▶ Assignment: Return the data in full, exactly as it was written.

*** Exercise data ***

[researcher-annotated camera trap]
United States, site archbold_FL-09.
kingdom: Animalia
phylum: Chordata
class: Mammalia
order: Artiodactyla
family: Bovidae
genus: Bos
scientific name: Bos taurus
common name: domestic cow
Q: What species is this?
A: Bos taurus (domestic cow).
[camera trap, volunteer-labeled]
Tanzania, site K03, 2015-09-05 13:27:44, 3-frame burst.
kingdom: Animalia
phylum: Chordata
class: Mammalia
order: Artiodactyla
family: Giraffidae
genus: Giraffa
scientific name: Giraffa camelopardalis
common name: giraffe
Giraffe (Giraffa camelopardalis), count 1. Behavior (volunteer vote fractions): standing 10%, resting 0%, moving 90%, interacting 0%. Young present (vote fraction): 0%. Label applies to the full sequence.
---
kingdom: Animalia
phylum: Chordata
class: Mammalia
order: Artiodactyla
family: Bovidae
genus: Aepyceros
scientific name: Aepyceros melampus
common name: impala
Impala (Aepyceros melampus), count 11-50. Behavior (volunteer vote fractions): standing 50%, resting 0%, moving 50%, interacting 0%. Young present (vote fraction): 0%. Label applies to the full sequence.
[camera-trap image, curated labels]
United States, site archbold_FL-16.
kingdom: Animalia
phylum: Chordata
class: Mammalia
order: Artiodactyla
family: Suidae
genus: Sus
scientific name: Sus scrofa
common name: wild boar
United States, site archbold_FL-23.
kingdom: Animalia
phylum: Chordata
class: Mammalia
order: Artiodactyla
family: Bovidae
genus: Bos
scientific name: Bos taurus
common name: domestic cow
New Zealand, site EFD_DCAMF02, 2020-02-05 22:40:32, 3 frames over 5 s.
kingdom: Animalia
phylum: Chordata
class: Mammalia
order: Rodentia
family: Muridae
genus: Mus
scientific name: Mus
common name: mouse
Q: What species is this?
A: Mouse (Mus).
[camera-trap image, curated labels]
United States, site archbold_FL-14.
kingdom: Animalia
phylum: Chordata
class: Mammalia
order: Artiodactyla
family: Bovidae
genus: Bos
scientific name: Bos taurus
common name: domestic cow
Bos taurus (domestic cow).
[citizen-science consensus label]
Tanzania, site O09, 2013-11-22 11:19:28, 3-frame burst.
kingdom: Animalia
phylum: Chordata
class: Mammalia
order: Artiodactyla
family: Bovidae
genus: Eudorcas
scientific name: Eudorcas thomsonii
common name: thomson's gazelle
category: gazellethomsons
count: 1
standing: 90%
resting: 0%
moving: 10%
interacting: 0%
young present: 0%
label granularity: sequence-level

*** End of Exercise data ***

▶ Your response:
[researcher-annotated camera trap]
United States, site archbold_FL-09.
kingdom: Animalia
phylum: Chordata
class: Mammalia
order: Artiodactyla
family: Bovidae
genus: Bos
scientific name: Bos taurus
common name: domestic cow
Q: What species is this?
A: Bos taurus (domestic cow).
[camera trap, volunteer-labeled]
Tanzania, site K03, 2015-09-05 13:27:44, 3-frame burst.
kingdom: Animalia
phylum: Chordata
class: Mammalia
order: Artiodactyla
family: Giraffidae
genus: Giraffa
scientific name: Giraffa camelopardalis
common name: giraffe
Giraffe (Giraffa camelopardalis), count 1. Behavior (volunteer vote fractions): standing 10%, resting 0%, moving 90%, interacting 0%. Young present (vote fraction): 0%. Label applies to the full sequence.
---
kingdom: Animalia
phylum: Chordata
class: Mammalia
order: Artiodactyla
family: Bovidae
genus: Aepyceros
scientific name: Aepyceros melampus
common name: impala
Impala (Aepyceros melampus), count 11-50. Behavior (volunteer vote fractions): standing 50%, resting 0%, moving 50%, interacting 0%. Young present (vote fraction): 0%. Label applies to the full sequence.
[camera-trap image, curated labels]
United States, site archbold_FL-16.
kingdom: Animalia
phylum: Chordata
class: Mammalia
order: Artiodactyla
family: Suidae
genus: Sus
scientific name: Sus scrofa
common name: wild boar
United States, site archbold_FL-23.
kingdom: Animalia
phylum: Chordata
class: Mammalia
order: Artiodactyla
family: Bovidae
genus: Bos
scientific name: Bos taurus
common name: domestic cow
New Zealand, site EFD_DCAMF02, 2020-02-05 22:40:32, 3 frames over 5 s.
kingdom: Animalia
phylum: Chordata
class: Mammalia
order: Rodentia
family: Muridae
genus: Mus
scientific name: Mus
common name: mouse
Q: What species is this?
A: Mouse (Mus).
[camera-trap image, curated labels]
United States, site archbold_FL-14.
kingdom: Animalia
phylum: Chordata
class: Mammalia
order: Artiodactyla
family: Bovidae
genus: Bos
scientific name: Bos taurus
common name: domestic cow
Bos taurus (domestic cow).
[citizen-science consensus label]
Tanzania, site O09, 2013-11-22 11:19:28, 3-frame burst.
kingdom: Animalia
phylum: Chordata
class: Mammalia
order: Artiodactyla
family: Bovidae
genus: Eudorcas
scientific name: Eudorcas thomsonii
common name: thomson's gazelle
category: gazellethomsons
count: 1
standing: 90%
resting: 0%
moving: 10%
interacting: 0%
young present: 0%
label granularity: sequence-level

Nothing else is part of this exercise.